▶ _What is asked_
1. Answer these questions about the redox equations thread, one line each:
(a) What does the first poster want a way to know when the left side of a half equation is given?
(b) In the listed steps, what is used to balance the H's?
(c) How many steps does the reply list?
2. Pick up the redox equations thread from its last sentence and continue it.

▶ _Document extract_

Redox Equations: How to Determine Right Side of Equation

[campa]

Hi,

I did a question once and in that Mno4- -> Mno2 but in another question it was Mno4- -> Mn2+
How can these equations defer and is there a way to know what the right side of the half equation is going to be when the left is given?

 

[gravenewworld]

With some redox reactions there will be no way in hell you could eyeball a reaction and figure out what the correct equation is with everything blanaced properly. Do these steps for redox reactions:

1) Split the reaction into half reactions
2) Balance non O and non H's using coefficients
3) Balance the O's with H20
4) Balance the H's with H+
5) Balance the charges with electrons.
6) Balance the number of electrons in each half reaction by multiplying the half reactions by least common multiple of the number of electrons in each half reaction.
7) Combine half reactions.
8) Cancel out electrons and like terms if any from both sides (or combine like items with each other).

In the end you eq. should be balanced.

▶ _Supplied records_
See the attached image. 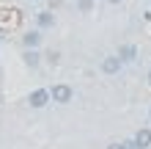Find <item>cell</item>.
Masks as SVG:
<instances>
[{
  "mask_svg": "<svg viewBox=\"0 0 151 149\" xmlns=\"http://www.w3.org/2000/svg\"><path fill=\"white\" fill-rule=\"evenodd\" d=\"M148 116H151V110H148Z\"/></svg>",
  "mask_w": 151,
  "mask_h": 149,
  "instance_id": "16",
  "label": "cell"
},
{
  "mask_svg": "<svg viewBox=\"0 0 151 149\" xmlns=\"http://www.w3.org/2000/svg\"><path fill=\"white\" fill-rule=\"evenodd\" d=\"M50 97H52V102H58V105H69L74 100V89L66 86V83H55L50 89Z\"/></svg>",
  "mask_w": 151,
  "mask_h": 149,
  "instance_id": "1",
  "label": "cell"
},
{
  "mask_svg": "<svg viewBox=\"0 0 151 149\" xmlns=\"http://www.w3.org/2000/svg\"><path fill=\"white\" fill-rule=\"evenodd\" d=\"M36 28H39V31L55 28V14H52V11H39V14H36Z\"/></svg>",
  "mask_w": 151,
  "mask_h": 149,
  "instance_id": "5",
  "label": "cell"
},
{
  "mask_svg": "<svg viewBox=\"0 0 151 149\" xmlns=\"http://www.w3.org/2000/svg\"><path fill=\"white\" fill-rule=\"evenodd\" d=\"M99 69H102V75H118L121 69H124V61L118 58V52H115V55H104L102 58V64H99Z\"/></svg>",
  "mask_w": 151,
  "mask_h": 149,
  "instance_id": "3",
  "label": "cell"
},
{
  "mask_svg": "<svg viewBox=\"0 0 151 149\" xmlns=\"http://www.w3.org/2000/svg\"><path fill=\"white\" fill-rule=\"evenodd\" d=\"M28 3H41V0H28Z\"/></svg>",
  "mask_w": 151,
  "mask_h": 149,
  "instance_id": "15",
  "label": "cell"
},
{
  "mask_svg": "<svg viewBox=\"0 0 151 149\" xmlns=\"http://www.w3.org/2000/svg\"><path fill=\"white\" fill-rule=\"evenodd\" d=\"M47 58H50V64H58V61H60V55H58V52H50Z\"/></svg>",
  "mask_w": 151,
  "mask_h": 149,
  "instance_id": "11",
  "label": "cell"
},
{
  "mask_svg": "<svg viewBox=\"0 0 151 149\" xmlns=\"http://www.w3.org/2000/svg\"><path fill=\"white\" fill-rule=\"evenodd\" d=\"M104 149H124V144H121V141H115V144H107Z\"/></svg>",
  "mask_w": 151,
  "mask_h": 149,
  "instance_id": "12",
  "label": "cell"
},
{
  "mask_svg": "<svg viewBox=\"0 0 151 149\" xmlns=\"http://www.w3.org/2000/svg\"><path fill=\"white\" fill-rule=\"evenodd\" d=\"M146 80H148V86H151V69H148V75H146Z\"/></svg>",
  "mask_w": 151,
  "mask_h": 149,
  "instance_id": "14",
  "label": "cell"
},
{
  "mask_svg": "<svg viewBox=\"0 0 151 149\" xmlns=\"http://www.w3.org/2000/svg\"><path fill=\"white\" fill-rule=\"evenodd\" d=\"M132 138H135L137 149H148V146H151V127H140Z\"/></svg>",
  "mask_w": 151,
  "mask_h": 149,
  "instance_id": "6",
  "label": "cell"
},
{
  "mask_svg": "<svg viewBox=\"0 0 151 149\" xmlns=\"http://www.w3.org/2000/svg\"><path fill=\"white\" fill-rule=\"evenodd\" d=\"M22 61H25V66L36 69V66L41 64V52H39V50H25V52H22Z\"/></svg>",
  "mask_w": 151,
  "mask_h": 149,
  "instance_id": "8",
  "label": "cell"
},
{
  "mask_svg": "<svg viewBox=\"0 0 151 149\" xmlns=\"http://www.w3.org/2000/svg\"><path fill=\"white\" fill-rule=\"evenodd\" d=\"M124 144V149H137V144H135V138H127V141H121Z\"/></svg>",
  "mask_w": 151,
  "mask_h": 149,
  "instance_id": "10",
  "label": "cell"
},
{
  "mask_svg": "<svg viewBox=\"0 0 151 149\" xmlns=\"http://www.w3.org/2000/svg\"><path fill=\"white\" fill-rule=\"evenodd\" d=\"M41 41H44L41 31H39V28H33V31H25V36H22V47H25V50H39V47H41Z\"/></svg>",
  "mask_w": 151,
  "mask_h": 149,
  "instance_id": "4",
  "label": "cell"
},
{
  "mask_svg": "<svg viewBox=\"0 0 151 149\" xmlns=\"http://www.w3.org/2000/svg\"><path fill=\"white\" fill-rule=\"evenodd\" d=\"M118 58L124 61V64L137 61V47H135V44H121V47H118Z\"/></svg>",
  "mask_w": 151,
  "mask_h": 149,
  "instance_id": "7",
  "label": "cell"
},
{
  "mask_svg": "<svg viewBox=\"0 0 151 149\" xmlns=\"http://www.w3.org/2000/svg\"><path fill=\"white\" fill-rule=\"evenodd\" d=\"M74 6H77V11H80V14H91L96 3H93V0H77Z\"/></svg>",
  "mask_w": 151,
  "mask_h": 149,
  "instance_id": "9",
  "label": "cell"
},
{
  "mask_svg": "<svg viewBox=\"0 0 151 149\" xmlns=\"http://www.w3.org/2000/svg\"><path fill=\"white\" fill-rule=\"evenodd\" d=\"M107 3H110V6H118V3H124V0H107Z\"/></svg>",
  "mask_w": 151,
  "mask_h": 149,
  "instance_id": "13",
  "label": "cell"
},
{
  "mask_svg": "<svg viewBox=\"0 0 151 149\" xmlns=\"http://www.w3.org/2000/svg\"><path fill=\"white\" fill-rule=\"evenodd\" d=\"M50 102H52V97H50V89H33V91L28 94V105H30L33 110L47 108Z\"/></svg>",
  "mask_w": 151,
  "mask_h": 149,
  "instance_id": "2",
  "label": "cell"
}]
</instances>
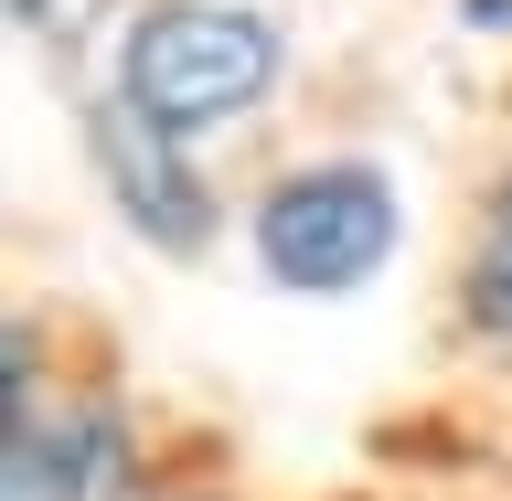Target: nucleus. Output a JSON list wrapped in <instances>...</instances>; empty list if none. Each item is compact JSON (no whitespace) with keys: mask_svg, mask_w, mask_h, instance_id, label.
I'll return each instance as SVG.
<instances>
[{"mask_svg":"<svg viewBox=\"0 0 512 501\" xmlns=\"http://www.w3.org/2000/svg\"><path fill=\"white\" fill-rule=\"evenodd\" d=\"M267 75H278V32L224 0H171L128 32V118L160 139H203V128L246 118Z\"/></svg>","mask_w":512,"mask_h":501,"instance_id":"1","label":"nucleus"},{"mask_svg":"<svg viewBox=\"0 0 512 501\" xmlns=\"http://www.w3.org/2000/svg\"><path fill=\"white\" fill-rule=\"evenodd\" d=\"M256 256H267L288 288H363L384 256H395V192H384V171L342 160V171L278 182L267 214H256Z\"/></svg>","mask_w":512,"mask_h":501,"instance_id":"2","label":"nucleus"},{"mask_svg":"<svg viewBox=\"0 0 512 501\" xmlns=\"http://www.w3.org/2000/svg\"><path fill=\"white\" fill-rule=\"evenodd\" d=\"M107 470H118V448H107V427H86V416H43L22 384V416H11V470H0V501H107Z\"/></svg>","mask_w":512,"mask_h":501,"instance_id":"3","label":"nucleus"},{"mask_svg":"<svg viewBox=\"0 0 512 501\" xmlns=\"http://www.w3.org/2000/svg\"><path fill=\"white\" fill-rule=\"evenodd\" d=\"M480 320H502V331H512V214H502V235L480 246Z\"/></svg>","mask_w":512,"mask_h":501,"instance_id":"4","label":"nucleus"},{"mask_svg":"<svg viewBox=\"0 0 512 501\" xmlns=\"http://www.w3.org/2000/svg\"><path fill=\"white\" fill-rule=\"evenodd\" d=\"M502 214H512V203H502Z\"/></svg>","mask_w":512,"mask_h":501,"instance_id":"5","label":"nucleus"}]
</instances>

▶ _Results by task_
1.
(a) What the right side of the half equation is going to be.
(b) H+.
(c) Eight.

2.
For MnO4- ----->Mn2+ you basically have a half reaction, you don't need to find half reactions for this.So follow the steps. The # of Mn's on both sides are balanced. Next step. Balance the O's with H20. Thus you need 1 H20 on the right

MnO4- ------> Mn2+ + H20


Balance H's with H+. You have 2 H's on the right and 0 on the left, so add 2H+'s to the left

MnO4- +2H+ ------> Mn2+ + H20

Balance Charges. You got off lucky here, no need to go further. you have -4+2 on the left and +2 on the right, so you have +2 charge on both sides. You're done.

 

[campa]

Yes thanks but my question is that if the question asks us to determine what Mno4- ->
becomes in this case what should you choose Mn2+ or Mno4-

 

[gravenewworld]

let me correct myself first, i read MnO4- as MnO 4- instead of MnO4 1-. You would still just follow the same steps though.

If you are given just MnO4- ----> ? You can not predict what the product will be unless you are told what conditions you are working with. if you look at the half rxn eq. you have

MnO4- ==> MnO2

MnO4-(aq) + 8H+(aq) + 5e- ==> Mn2+(aq) + 4H2O(l)

The 2nd obviously involves some sort of acid. While the first can probably be obtained by doing it in non basic or acidic conditions, i.e. in just water since

H2O + 2MnO4- + (?)e -> 2MnO2 + (?)OH- not balanced

The product you get will all depend on the conditions you work with.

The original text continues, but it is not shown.